Your heart, if you're in Christ, abhors what you are and what
you do by nature. Your heart is at war against
your flesh. That's what it is to be born
of God's Spirit. In regeneration, a righteous
nature, a new nature is imparted to the believer. And now that
one who is born of God loves what once he hated and hates
what once he loved. In the Old Testament, a child
being circumcised was given a name at the time of his circumcision.
And in regeneration, you and I had been given a name, being
born of God. Now we are called the sons of
God. Could not be otherwise, but now
we are called the sons of God. Beloved, now are we the sons
of God. Circumcision gave the children
of Israel the right to come and partake of the Passover, to eat
of the Passover, which was typical and representative both of our
Lord's sacrifice and of the blessed ordinance of the gospel that
we call the Lord's Supper. And so it is that the one thing
required Before anyone sits at the Lord's table is that they
be circumcised in heart, be born again of God's Spirit. As we
come together tonight and once again sit together at the Lord's
table, all who are born of God are welcome to eat the Lord's
Supper. It's His Supper. We set no requirements before
you. We don't do anything to try to hinder you, but rather
encourage every believer to come and eat of this bread and drink
of this wine in remembrance of Christ. But unless you've been
circumcised in heart, You don't dare partake of the ordinances
of the gospel. But this spiritual circumcision
is a work of God made without hands. It's altogether a matter
of the heart. It's a work of God the Holy Spirit.
Circumcision was a mark. It was a mark in the flesh. Now
this circumcision was a painful mark. You recall when Moses'
wife Zipporah was required to circumcise her son. She looked
at him in disgust because it's such a painful thing. She said,
you're a bloody man to me. Circumcision was an identifying
mark. It identified one as a child
of Abraham, as the seed of Israel. It distinguished him as a mark
of distinction from all the rest of mankind. It was a covenant
mark. This circumcision says this child
is a child of the Abrahamic covenant, this circumcision in the flesh.
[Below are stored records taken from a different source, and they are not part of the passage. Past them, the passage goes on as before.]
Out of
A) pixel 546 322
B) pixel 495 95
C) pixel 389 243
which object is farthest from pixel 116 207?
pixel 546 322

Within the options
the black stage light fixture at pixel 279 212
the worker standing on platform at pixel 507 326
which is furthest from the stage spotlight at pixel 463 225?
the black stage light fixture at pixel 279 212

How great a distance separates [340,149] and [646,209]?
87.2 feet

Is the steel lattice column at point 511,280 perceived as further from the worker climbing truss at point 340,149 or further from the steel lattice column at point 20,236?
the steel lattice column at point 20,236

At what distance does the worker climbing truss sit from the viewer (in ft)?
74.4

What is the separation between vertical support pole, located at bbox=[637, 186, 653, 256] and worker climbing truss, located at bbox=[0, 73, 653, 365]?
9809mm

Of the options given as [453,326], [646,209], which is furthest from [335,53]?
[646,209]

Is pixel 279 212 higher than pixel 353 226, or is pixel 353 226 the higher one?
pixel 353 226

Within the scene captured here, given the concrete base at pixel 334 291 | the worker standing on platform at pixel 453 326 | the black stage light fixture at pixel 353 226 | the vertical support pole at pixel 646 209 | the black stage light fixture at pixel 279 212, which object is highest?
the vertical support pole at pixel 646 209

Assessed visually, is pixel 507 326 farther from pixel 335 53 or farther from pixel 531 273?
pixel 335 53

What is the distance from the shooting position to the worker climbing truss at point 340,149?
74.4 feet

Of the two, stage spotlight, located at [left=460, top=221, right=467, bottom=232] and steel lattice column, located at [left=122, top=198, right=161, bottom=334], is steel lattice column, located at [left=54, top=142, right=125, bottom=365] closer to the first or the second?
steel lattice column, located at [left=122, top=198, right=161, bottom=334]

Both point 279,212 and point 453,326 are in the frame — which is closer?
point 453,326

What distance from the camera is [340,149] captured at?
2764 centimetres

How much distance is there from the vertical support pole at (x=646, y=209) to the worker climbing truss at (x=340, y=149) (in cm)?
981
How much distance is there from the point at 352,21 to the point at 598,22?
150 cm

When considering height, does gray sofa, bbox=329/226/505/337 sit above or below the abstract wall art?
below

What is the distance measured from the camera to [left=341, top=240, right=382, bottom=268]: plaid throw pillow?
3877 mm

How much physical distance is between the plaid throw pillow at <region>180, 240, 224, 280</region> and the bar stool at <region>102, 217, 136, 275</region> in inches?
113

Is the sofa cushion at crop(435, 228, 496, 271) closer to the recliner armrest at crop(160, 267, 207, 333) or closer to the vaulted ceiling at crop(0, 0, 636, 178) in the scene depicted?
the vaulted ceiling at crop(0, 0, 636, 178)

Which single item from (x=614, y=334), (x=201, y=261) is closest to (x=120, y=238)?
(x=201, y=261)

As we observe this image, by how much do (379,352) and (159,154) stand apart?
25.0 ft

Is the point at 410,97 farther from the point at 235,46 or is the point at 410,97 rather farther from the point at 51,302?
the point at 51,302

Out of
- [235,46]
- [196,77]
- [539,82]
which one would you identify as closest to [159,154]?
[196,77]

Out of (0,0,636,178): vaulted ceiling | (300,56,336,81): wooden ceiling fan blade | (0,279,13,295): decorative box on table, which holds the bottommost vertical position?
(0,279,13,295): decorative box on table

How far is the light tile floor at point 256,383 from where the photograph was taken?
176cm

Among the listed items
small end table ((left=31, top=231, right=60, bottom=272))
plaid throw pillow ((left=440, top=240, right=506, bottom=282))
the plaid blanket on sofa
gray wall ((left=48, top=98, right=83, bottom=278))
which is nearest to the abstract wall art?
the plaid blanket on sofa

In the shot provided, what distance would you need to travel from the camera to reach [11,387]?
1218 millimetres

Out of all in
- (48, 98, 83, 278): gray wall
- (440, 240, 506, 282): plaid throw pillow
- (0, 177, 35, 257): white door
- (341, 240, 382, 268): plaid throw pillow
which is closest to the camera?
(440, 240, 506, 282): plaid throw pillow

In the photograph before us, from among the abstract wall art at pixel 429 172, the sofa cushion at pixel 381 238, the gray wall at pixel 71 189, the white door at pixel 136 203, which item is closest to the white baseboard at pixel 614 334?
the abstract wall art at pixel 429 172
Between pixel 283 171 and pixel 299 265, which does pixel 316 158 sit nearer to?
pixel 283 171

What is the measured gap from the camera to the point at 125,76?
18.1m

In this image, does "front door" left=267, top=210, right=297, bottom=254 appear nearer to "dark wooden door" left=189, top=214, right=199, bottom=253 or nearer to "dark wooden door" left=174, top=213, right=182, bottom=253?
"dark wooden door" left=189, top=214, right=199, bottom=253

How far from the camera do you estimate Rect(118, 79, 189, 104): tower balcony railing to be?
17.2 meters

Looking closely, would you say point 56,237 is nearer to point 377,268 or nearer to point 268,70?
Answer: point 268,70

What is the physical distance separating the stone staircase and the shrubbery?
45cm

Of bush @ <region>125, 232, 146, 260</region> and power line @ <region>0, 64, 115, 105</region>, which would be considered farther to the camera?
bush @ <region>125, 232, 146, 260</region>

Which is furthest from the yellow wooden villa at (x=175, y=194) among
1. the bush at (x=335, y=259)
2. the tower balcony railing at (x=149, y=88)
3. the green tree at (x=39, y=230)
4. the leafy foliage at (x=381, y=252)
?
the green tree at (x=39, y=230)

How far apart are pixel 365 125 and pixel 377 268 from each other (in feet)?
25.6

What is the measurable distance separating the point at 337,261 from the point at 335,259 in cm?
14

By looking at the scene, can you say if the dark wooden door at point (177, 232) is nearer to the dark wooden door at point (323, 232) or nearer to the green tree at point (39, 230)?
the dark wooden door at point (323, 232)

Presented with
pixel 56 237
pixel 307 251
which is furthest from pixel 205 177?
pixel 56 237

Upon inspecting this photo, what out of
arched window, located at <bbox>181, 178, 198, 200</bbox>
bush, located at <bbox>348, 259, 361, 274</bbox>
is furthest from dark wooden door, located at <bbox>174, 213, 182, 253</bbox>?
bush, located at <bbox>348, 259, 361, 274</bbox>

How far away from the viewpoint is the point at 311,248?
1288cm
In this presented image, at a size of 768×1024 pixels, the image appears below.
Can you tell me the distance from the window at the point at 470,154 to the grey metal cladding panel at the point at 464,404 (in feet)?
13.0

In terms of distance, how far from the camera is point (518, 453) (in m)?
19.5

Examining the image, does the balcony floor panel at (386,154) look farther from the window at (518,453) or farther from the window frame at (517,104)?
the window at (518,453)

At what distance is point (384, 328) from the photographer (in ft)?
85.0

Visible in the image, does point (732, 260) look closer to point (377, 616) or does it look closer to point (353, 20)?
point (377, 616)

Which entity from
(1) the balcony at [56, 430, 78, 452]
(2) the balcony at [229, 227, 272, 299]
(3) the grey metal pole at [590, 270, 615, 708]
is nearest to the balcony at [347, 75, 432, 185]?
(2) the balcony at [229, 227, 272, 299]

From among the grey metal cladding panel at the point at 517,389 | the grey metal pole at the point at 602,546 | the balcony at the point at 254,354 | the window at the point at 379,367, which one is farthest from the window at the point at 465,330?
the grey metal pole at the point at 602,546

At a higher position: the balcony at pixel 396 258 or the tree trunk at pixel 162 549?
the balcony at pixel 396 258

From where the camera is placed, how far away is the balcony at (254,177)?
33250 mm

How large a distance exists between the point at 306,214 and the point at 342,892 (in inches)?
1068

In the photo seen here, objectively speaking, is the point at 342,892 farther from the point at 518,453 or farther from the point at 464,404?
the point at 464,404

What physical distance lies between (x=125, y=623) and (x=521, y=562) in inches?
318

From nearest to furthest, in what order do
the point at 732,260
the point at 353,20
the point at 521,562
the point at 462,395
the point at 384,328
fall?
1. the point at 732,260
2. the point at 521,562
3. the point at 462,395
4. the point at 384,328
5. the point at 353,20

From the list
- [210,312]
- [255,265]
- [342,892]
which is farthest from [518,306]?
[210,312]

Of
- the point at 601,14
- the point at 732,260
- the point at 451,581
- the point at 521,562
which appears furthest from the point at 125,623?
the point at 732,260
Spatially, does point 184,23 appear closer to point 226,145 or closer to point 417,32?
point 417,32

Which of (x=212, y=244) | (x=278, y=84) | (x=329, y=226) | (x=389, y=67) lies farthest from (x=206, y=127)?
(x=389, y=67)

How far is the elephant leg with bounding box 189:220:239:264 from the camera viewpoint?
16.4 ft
And it was a permanent mark. Once it was done, there was no
undoing it. So it is with the circumcision of the heart. It
is a painful mark. No one is born of God's Spirit
without undergoing the pain of conviction and repentance. It
is a identifying mark. By this, when we are born of
God, given life and faith in Christ, we are identified as
the children of God, the true seed of Abraham. By this distinguishing
act of God's grace, we are set apart from the rest of the world,
called out from the herd of fallen mankind, and called into the
sheepfold of God's grace. This is a covenant, Mark. Once
a child of God has been born again by His grace, once God
has given you His Spirit and His grace, then He says all the
covenant is yours. Once God gives you life and faith
in Christ, then He says all the blessings of the covenant are
yours in Christ. Now remember, It is not your
new birth, nor is it your faith in Christ that gives you the
blessings and the privileges of the sons of God, but it is
your faith in Christ that gives you the right to apprehend these
things for yourself. They were given to us in covenant
grace before the world began. And the new birth, like circumcision,
is a permanent mark. Once it's done, it can never
be undone. Those who are born of God shall never cease to be
children living before God with the life of Christ in them. To
be in Christ, in verse 12, is described as trusting Him. The apostle says here, buried
with Him in baptism, wherein also you are risen with Him,
through the faith of the operation of God who hath raised him from
the dead. All who are born of God are given
faith in Jesus Christ. The one certain mark of the new
birth is faith in Christ. And that faith is confessed by
public baptism. Baptism is the ordained ordinance
of God by which believers confess the faith of the gospel. Now
this ordinance of baptism is here described by the Holy Spirit
as a burial and a resurrection. When someone is baptized, he
is buried in the watery grave. Now there's no question that
the only biblical way to perform baptism is by immersion. It is not possible for a person
to be buried by someone sprinkling a few grains of sand in his face.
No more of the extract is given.